Black Group's Message Should Be Indictable Offense
Tragically, black people continue to revel in being their own worst enemy. A closet Nation of Islam site called the Black Star Project listed “10 Things All Young Black Men Should Know.” The article was preceded with a photo of young Trayvon Martin (i.e., not the thug wannabe) followed by the first thing deemed important for young black men to know.
Now, reasonable minds might think the first thing of importance that (all) young men should know is “to love and worship God, honor their mother and father, be truthful, be honest, be responsible, work hard, realize that America has promised them an opportunity and codified the availability of same,” or some combination thereof. But the operative words I employed were “reasonable minds might think.”
According to them, first in line of importance is for young black men to “Know that you are a young black man in America and that means you are different than other Americans. While you can still realize your dreams, you might have to take a different path. You will have to be more careful, more thoughtful and more aware than others to survive in America.”
────────────────────────────────────────
- [Short task 1]
Answer these questions about the opinion piece:
(a) What site listed "10 Things All Young Black Men Should Know"?
(b) Which words does the writer call "the operative words I employed"?
(c) According to the site, young black men will have to be more careful, more thoughtful and more aware than others in order to do what?
- [Short task 2] Repeat the opinion piece word for word from "Black Group's Message" to "men to know.".
────────────────────────────────────────
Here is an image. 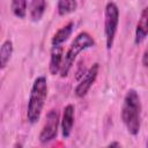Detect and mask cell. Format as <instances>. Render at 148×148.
<instances>
[{
	"label": "cell",
	"instance_id": "6da1fadb",
	"mask_svg": "<svg viewBox=\"0 0 148 148\" xmlns=\"http://www.w3.org/2000/svg\"><path fill=\"white\" fill-rule=\"evenodd\" d=\"M121 120L127 131L132 135H136L141 127V101L140 96L134 89H130L123 102Z\"/></svg>",
	"mask_w": 148,
	"mask_h": 148
},
{
	"label": "cell",
	"instance_id": "7a4b0ae2",
	"mask_svg": "<svg viewBox=\"0 0 148 148\" xmlns=\"http://www.w3.org/2000/svg\"><path fill=\"white\" fill-rule=\"evenodd\" d=\"M47 97V81L45 76H38L31 87L28 108H27V118L29 123L35 124L39 120L45 101Z\"/></svg>",
	"mask_w": 148,
	"mask_h": 148
},
{
	"label": "cell",
	"instance_id": "3957f363",
	"mask_svg": "<svg viewBox=\"0 0 148 148\" xmlns=\"http://www.w3.org/2000/svg\"><path fill=\"white\" fill-rule=\"evenodd\" d=\"M94 44H95V40L88 32H80L75 37V39L73 40V43L71 44L69 49L67 50V52L64 57V61H62V66H61V71H60V74L62 77L67 76L77 54L80 52L94 46Z\"/></svg>",
	"mask_w": 148,
	"mask_h": 148
},
{
	"label": "cell",
	"instance_id": "277c9868",
	"mask_svg": "<svg viewBox=\"0 0 148 148\" xmlns=\"http://www.w3.org/2000/svg\"><path fill=\"white\" fill-rule=\"evenodd\" d=\"M118 23H119V9L114 2H108L104 12V34H105V42L108 50H110L113 45Z\"/></svg>",
	"mask_w": 148,
	"mask_h": 148
},
{
	"label": "cell",
	"instance_id": "5b68a950",
	"mask_svg": "<svg viewBox=\"0 0 148 148\" xmlns=\"http://www.w3.org/2000/svg\"><path fill=\"white\" fill-rule=\"evenodd\" d=\"M58 127H59V114L57 110L52 109L46 114V121L39 134V141L42 143H47L52 141L58 134Z\"/></svg>",
	"mask_w": 148,
	"mask_h": 148
},
{
	"label": "cell",
	"instance_id": "8992f818",
	"mask_svg": "<svg viewBox=\"0 0 148 148\" xmlns=\"http://www.w3.org/2000/svg\"><path fill=\"white\" fill-rule=\"evenodd\" d=\"M98 69H99V66L98 64H94L86 73L84 75L82 76L81 81L77 83V86L75 87V95L77 97H83L86 96V94L89 91V89L91 88V86L94 84L96 77H97V74H98Z\"/></svg>",
	"mask_w": 148,
	"mask_h": 148
},
{
	"label": "cell",
	"instance_id": "52a82bcc",
	"mask_svg": "<svg viewBox=\"0 0 148 148\" xmlns=\"http://www.w3.org/2000/svg\"><path fill=\"white\" fill-rule=\"evenodd\" d=\"M147 36H148V7H145L141 12L140 18L135 27V37H134L135 44L142 43Z\"/></svg>",
	"mask_w": 148,
	"mask_h": 148
},
{
	"label": "cell",
	"instance_id": "ba28073f",
	"mask_svg": "<svg viewBox=\"0 0 148 148\" xmlns=\"http://www.w3.org/2000/svg\"><path fill=\"white\" fill-rule=\"evenodd\" d=\"M74 106L72 104H68L64 109L62 113V119H61V132L62 136L66 139L71 135L73 126H74Z\"/></svg>",
	"mask_w": 148,
	"mask_h": 148
},
{
	"label": "cell",
	"instance_id": "9c48e42d",
	"mask_svg": "<svg viewBox=\"0 0 148 148\" xmlns=\"http://www.w3.org/2000/svg\"><path fill=\"white\" fill-rule=\"evenodd\" d=\"M64 50L61 45H53L51 50L50 58V73L56 75L61 71L62 61H64Z\"/></svg>",
	"mask_w": 148,
	"mask_h": 148
},
{
	"label": "cell",
	"instance_id": "30bf717a",
	"mask_svg": "<svg viewBox=\"0 0 148 148\" xmlns=\"http://www.w3.org/2000/svg\"><path fill=\"white\" fill-rule=\"evenodd\" d=\"M46 9V0H31L29 6V13L32 21H39Z\"/></svg>",
	"mask_w": 148,
	"mask_h": 148
},
{
	"label": "cell",
	"instance_id": "8fae6325",
	"mask_svg": "<svg viewBox=\"0 0 148 148\" xmlns=\"http://www.w3.org/2000/svg\"><path fill=\"white\" fill-rule=\"evenodd\" d=\"M73 28H74L73 22H69L66 25H64L62 28H60L52 37V45H61L65 40H67L73 31Z\"/></svg>",
	"mask_w": 148,
	"mask_h": 148
},
{
	"label": "cell",
	"instance_id": "7c38bea8",
	"mask_svg": "<svg viewBox=\"0 0 148 148\" xmlns=\"http://www.w3.org/2000/svg\"><path fill=\"white\" fill-rule=\"evenodd\" d=\"M12 54H13V43L9 39L5 40L0 47V61H1V68L2 69L7 66L8 61L12 58Z\"/></svg>",
	"mask_w": 148,
	"mask_h": 148
},
{
	"label": "cell",
	"instance_id": "4fadbf2b",
	"mask_svg": "<svg viewBox=\"0 0 148 148\" xmlns=\"http://www.w3.org/2000/svg\"><path fill=\"white\" fill-rule=\"evenodd\" d=\"M76 7V0H58V14L60 16H65L75 12Z\"/></svg>",
	"mask_w": 148,
	"mask_h": 148
},
{
	"label": "cell",
	"instance_id": "5bb4252c",
	"mask_svg": "<svg viewBox=\"0 0 148 148\" xmlns=\"http://www.w3.org/2000/svg\"><path fill=\"white\" fill-rule=\"evenodd\" d=\"M10 8L13 14L18 18H24L27 15L28 9V1L27 0H12Z\"/></svg>",
	"mask_w": 148,
	"mask_h": 148
},
{
	"label": "cell",
	"instance_id": "9a60e30c",
	"mask_svg": "<svg viewBox=\"0 0 148 148\" xmlns=\"http://www.w3.org/2000/svg\"><path fill=\"white\" fill-rule=\"evenodd\" d=\"M142 65L145 67H148V45L143 52V56H142Z\"/></svg>",
	"mask_w": 148,
	"mask_h": 148
},
{
	"label": "cell",
	"instance_id": "2e32d148",
	"mask_svg": "<svg viewBox=\"0 0 148 148\" xmlns=\"http://www.w3.org/2000/svg\"><path fill=\"white\" fill-rule=\"evenodd\" d=\"M114 146H116V147H119V146H120V143H118V142H112V143H110V145H109V147H114Z\"/></svg>",
	"mask_w": 148,
	"mask_h": 148
},
{
	"label": "cell",
	"instance_id": "e0dca14e",
	"mask_svg": "<svg viewBox=\"0 0 148 148\" xmlns=\"http://www.w3.org/2000/svg\"><path fill=\"white\" fill-rule=\"evenodd\" d=\"M147 147H148V141H147Z\"/></svg>",
	"mask_w": 148,
	"mask_h": 148
}]
</instances>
────────────────────────────────────────
- [Task result 1]
(a) The Black Star Project
(b) "reasonable minds might think"
(c) To survive in America

- [Task result 2]
Black Group's Message Should Be Indictable Offense
Tragically, black people continue to revel in being their own worst enemy. A closet Nation of Islam site called the Black Star Project listed “10 Things All Young Black Men Should Know.” The article was preceded with a photo of young Trayvon Martin (i.e., not the thug wannabe) followed by the first thing deemed important for young black men to know.